Théories et concepts d’un pionnier du « fantastique » médiéval

5La première partie de La Merveille médiévale est consacrée à un rappel des principaux éléments constitutifs de la merveille et du merveilleux. Ces éléments sont certes bien connus des médiévistes, mais la merveille semble toujours résister à l’analyse, et Francis Dubost justifie dans son avant‑propos la nécessité de revenir sur ces éléments théoriques, tout en donnant une définition de la merveille :

Un terme clé qui englobe tous les prodiges, le miracle, le merveilleux, le fantastique, l’impensable, mais qui reste apte par ailleurs, hors contexte surnaturel, à exprimer des situations porteuses d’étonnement, d’admiration, de stupeur, de terreur… Non que la merveille se réduise à l’exposition d’une énigme ; l’énigme n’en constitue que l’aspect le plus immédiat, la forme la plus expressive si l’on veut, la formulation minimale que l’on retient lorsque l’on recense des motifs par exemple. […] La substance de la merveille, sa chair vive, sa valeur signifiante sont à rechercher dans un réel d’autrefois bien difficile à saisir, dans le fonds mythique et culturel où elle a pris naissance, peut-être dans quelques rituel oublié. (p. 9)

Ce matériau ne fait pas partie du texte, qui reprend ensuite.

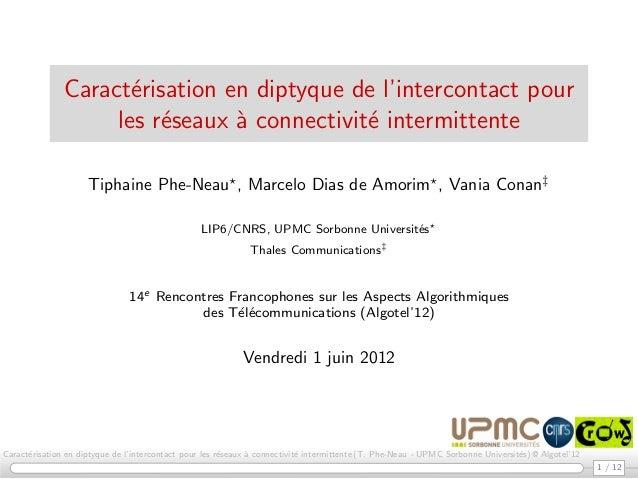 Caract´erisation en diptyque de l'intercontact pour les r´eseaux `a connectivit´e intermittente Tiphaine Phe-Neau , Marcel...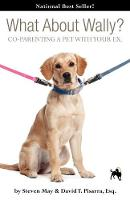 What About Wally? CO-PARENTING A PET WITH YOUR EX. (Paperback)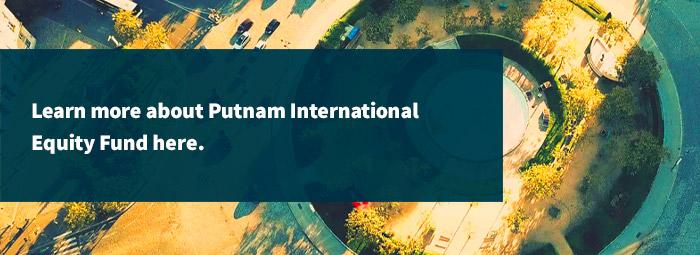 link to Putnam International Equity Fund
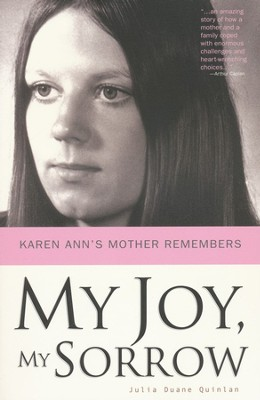 My Joy, My Sorrow: Karen Ann's Mother Remembers  -     By: Julia Duane Quinlan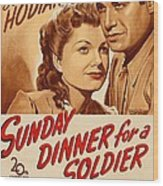 Sunday Dinner For A Soldier, Us Poster Wood Print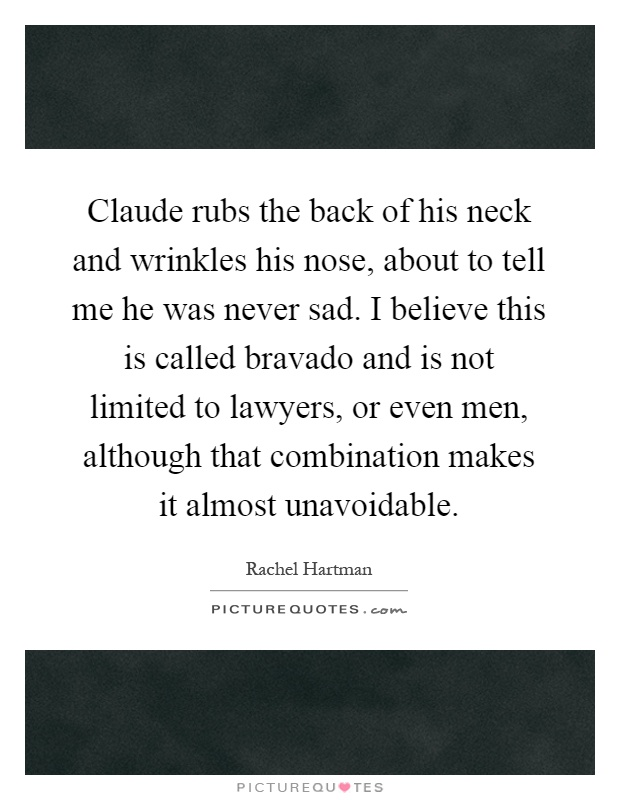 Claude rubs the back of his neck and wrinkles his nose, about to tell me he was never sad. I believe this is called bravado and is not limited to lawyers, or even men, although that combination makes it almost unavoidable Picture Quote #1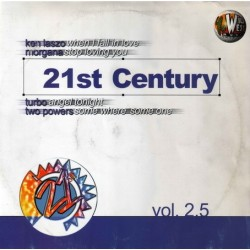 21st Century Vol. 2.5 (INCLUYE KEN LASZLO - WHEN I FALL IN LOVE & TWO POWERS)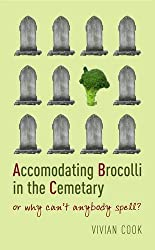 Accomodating Brocolli In The Cemetary: or why can't anybody spell? by Vivian Cook (2005-09-08)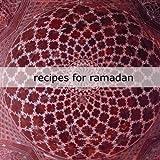 Recipes for Ramadan: by UrbanDuniya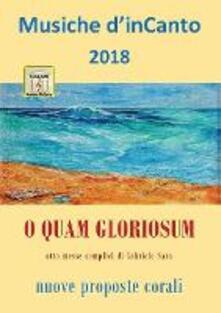 O quam gloriosum. Musiche d'inCanto 2018 - Cornelio Piccoli - copertina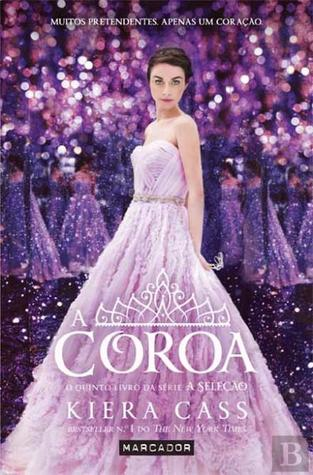 A Coroa  (The Selection, #5)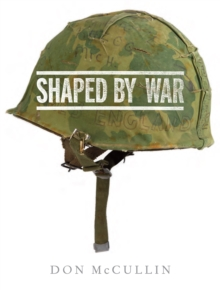 Shaped By War, Hardback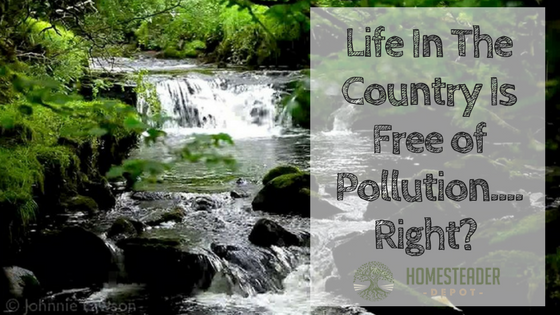 Life In The Country Is Free of Pollution….Right?
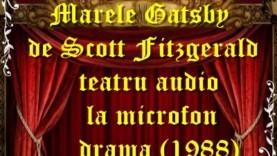 Marele Gatsby de Scott Fitzgerald teatru audio la microfon drama (1988) teatru latimp.eu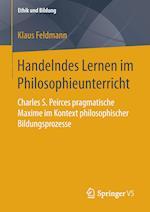 Handelndes Lernen Im Philosophieunterricht (Ethik Und Bildung)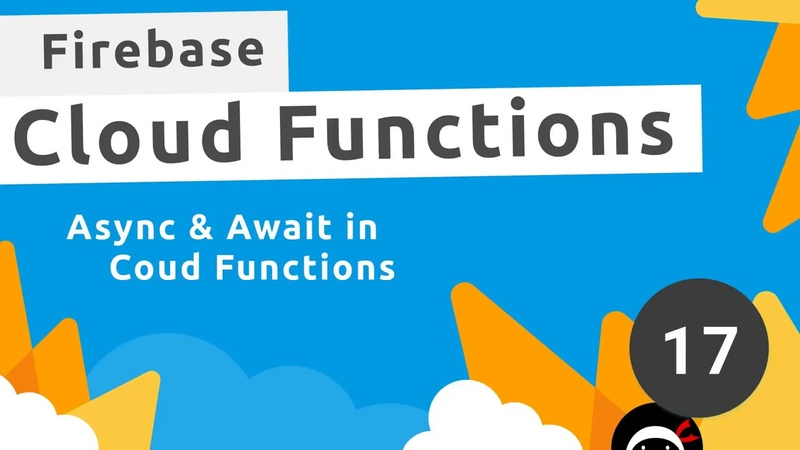 Firebase Functions Tutorial 17 Async Await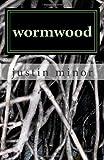 Wormwood, Justin Minor, 1460993535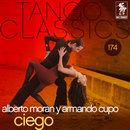 Tango Classics 174: Ciego/Alberto Moran con la Orquesta de Armando Cupo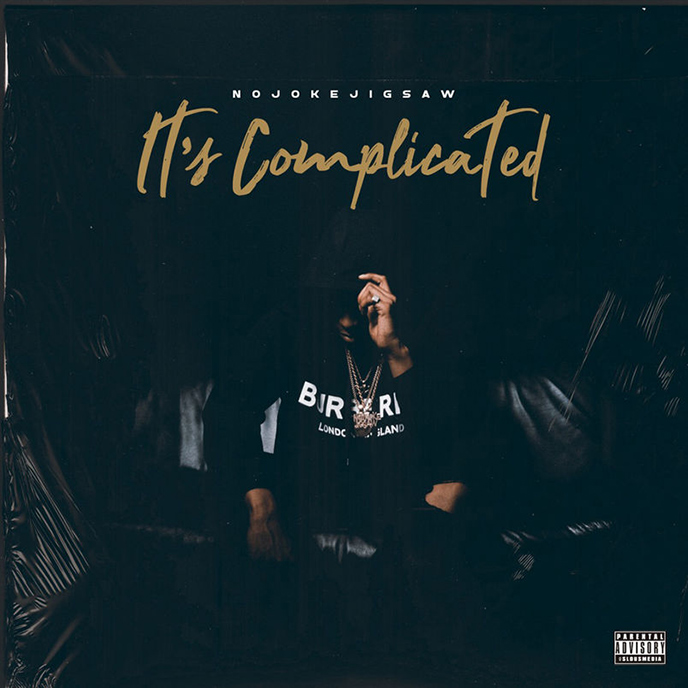 Toronto artist NojokeJigsaw releases new project Its Complicated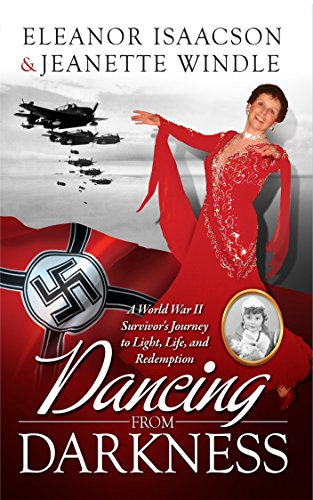 Dancing from Darkness: A WWII Survivor's Journey to Light, Life, and ()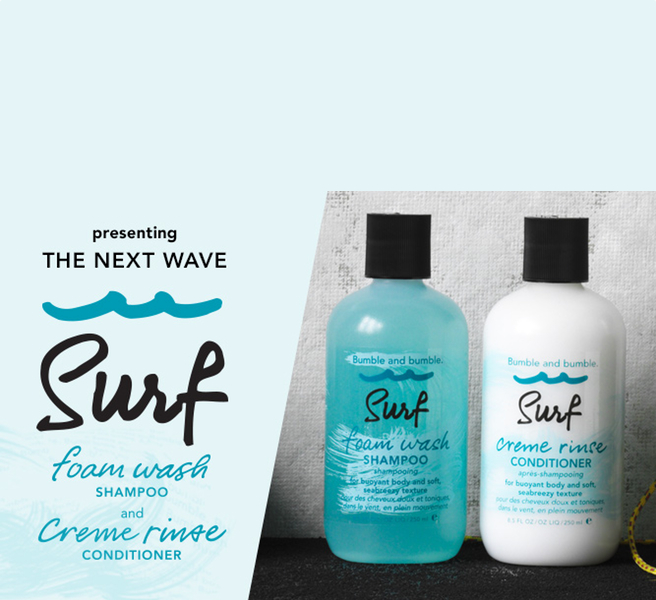 3. For Texture Enhancement: Bumble and Bumble Surf Foam Wash Shampoo & Creme Rinse Conditioner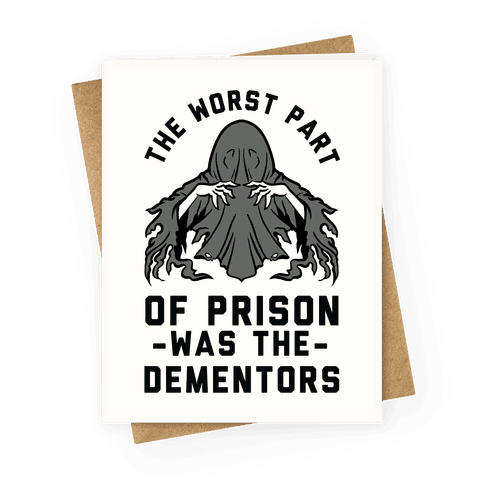 The Worst Thing About Prison Was the Dementors Greeting Card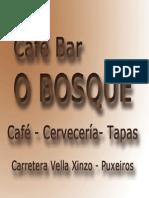 Cafe-Bar O bosque 8 x 6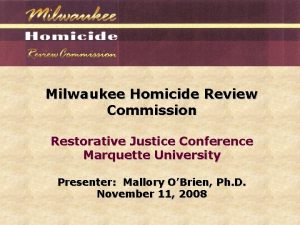 Milwaukee Homicide Review Commission Restorative Justice Conference Marquette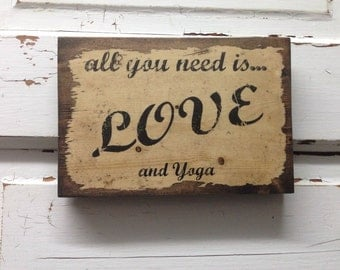 All You Need Is Love And Yoga- Yoga Lover- Gift For Yoga Enthusiast- Yoga Gift for Yoga Lover- Art for for Yoga Lover- Decor for Yoga Lover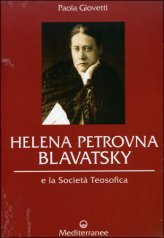 Helena Petrovna Blavatsky e la Società Teosofica
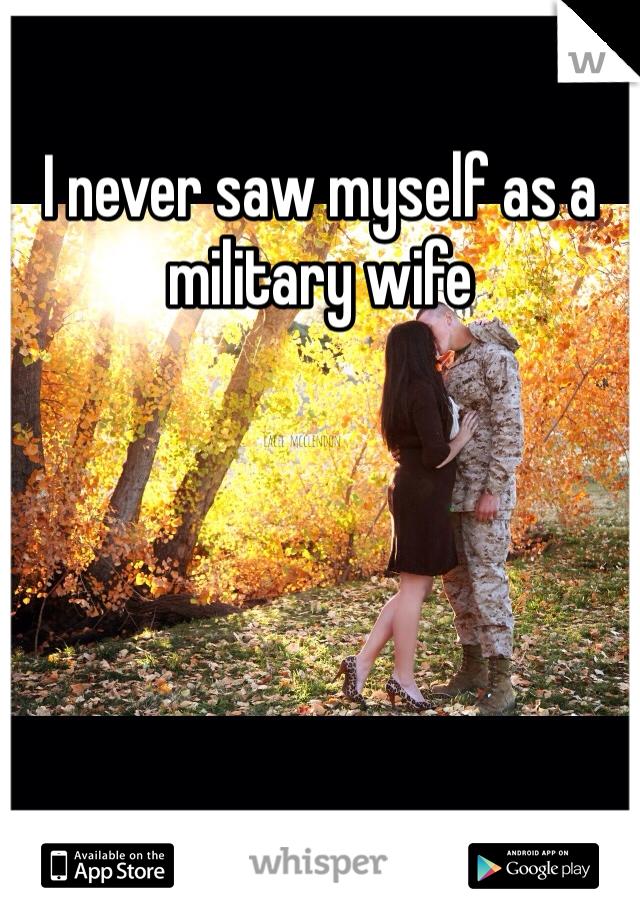 I never saw myself as a military wife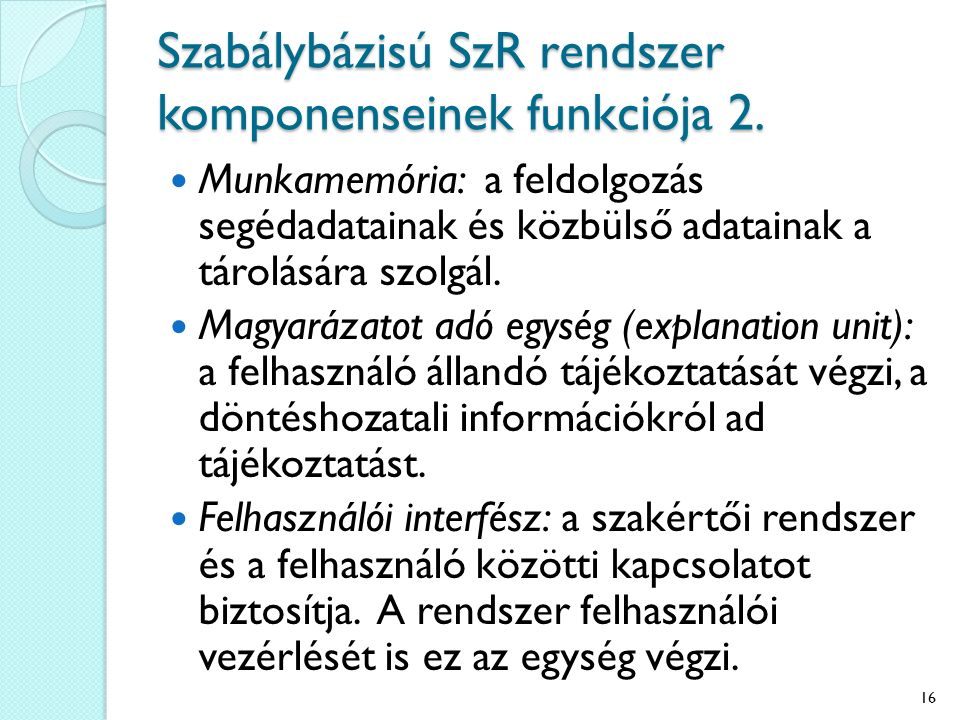 Szabálybázisú SzR rendszer komponenseinek funkciója 2. Munkamemória: a feldolgozás segédadatainak és közbülső adatainak a tárolására szolgál. Magyaráz
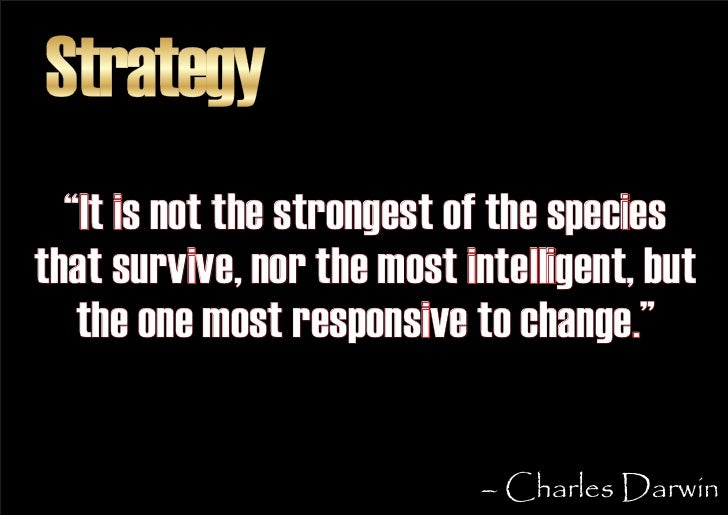 """Strategy   """"It is not the strongest of the species that survive, nor the most intelligent, but    the one most responsive ..."""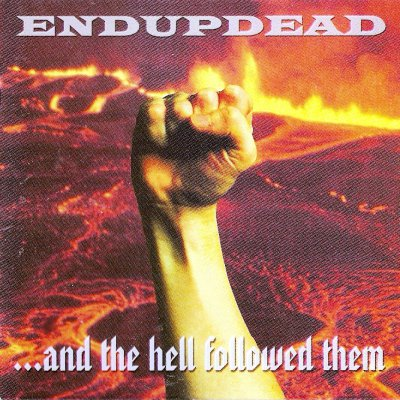 Endupdead - And the Hell Followed Them (1999)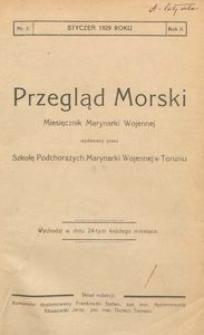 Przegląd Morski : miesięcznik Marynarki Wojennej, 1929, nr 1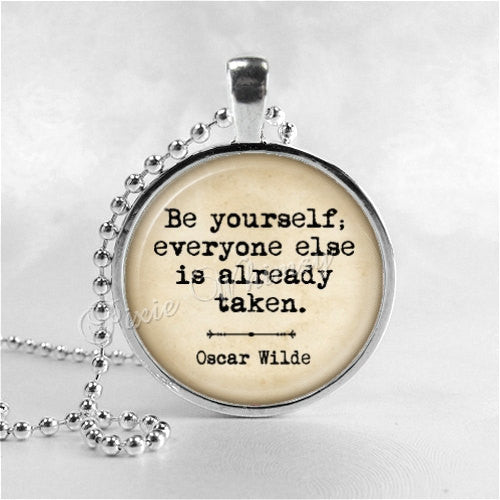 BE YOURSELF Everyone Else Is Already Taken Quote Necklace, Oscar Wilde Quote, Literary Quote Necklace, Literary Quote Jewelry, Inspirational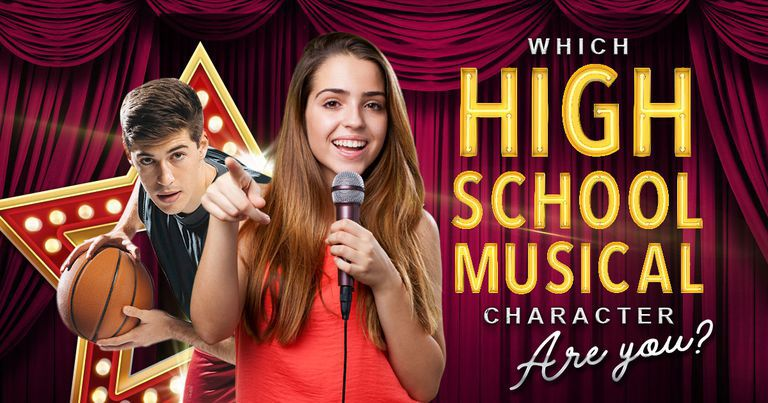 Which High School Musical Character Are You?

6Les réflexions de l’auteur prennent régulièrement appui sur les théories d’autres spécialistes du Moyen Âge, notamment sur les trois catégories du merveilleux formulées par Jacques Le Goff2 : l’articulation entre miraculum, magicus et mirabilia permet à Francis Dubost d’installer sa pensée sur un socle théorique solide, et de développer ainsi l’idée d’un « nouveau merveilleux », le « merveilleux féérique qui se développe à partir du xiie siècle en position antagoniste par rapport aux deux pouvoirs hégémoniques » (p. 12). Il revient également sur la distinction entre merveille et merveilleux telle que la propose Jean-René Valette3 autour de la présence ou non d’un élément surnaturel : tandis que le merveilleux relève nécessairement d’une certaine forme de surnaturel, la merveille procède avant tout de l’émerveillement du sujet, qui peut être dû à un être, un objet ou un événement tout à fait naturel. Et, à travers la question de la perception du sujet, c’est la notion de fantastique qui est abordée.

7Si la réflexion sur le fantastique est présente dans tout l’ouvrage, ce sont surtout les trois derniers articles de la première partie qui lui sont consacrés. L’auteur en donne plusieurs définitions, en particulier dans « “Quelque chose que l’on serait tenté d’appeler le fantastique…”. Remarques sur la naissance d’un concept » (p. 103-120) :

C’est un pur objet diégétique. S’il est quelque part, ce ne peut être que dans la conscience du sujet mis en présence du surnaturel terrifiant, ou de quelque chose qui lui ressemble… C’est pourquoi le fantastique se développe essentiellement dans le texte narratif — ou dans les parties narratives insérées dans le texte informatif. (p. 115)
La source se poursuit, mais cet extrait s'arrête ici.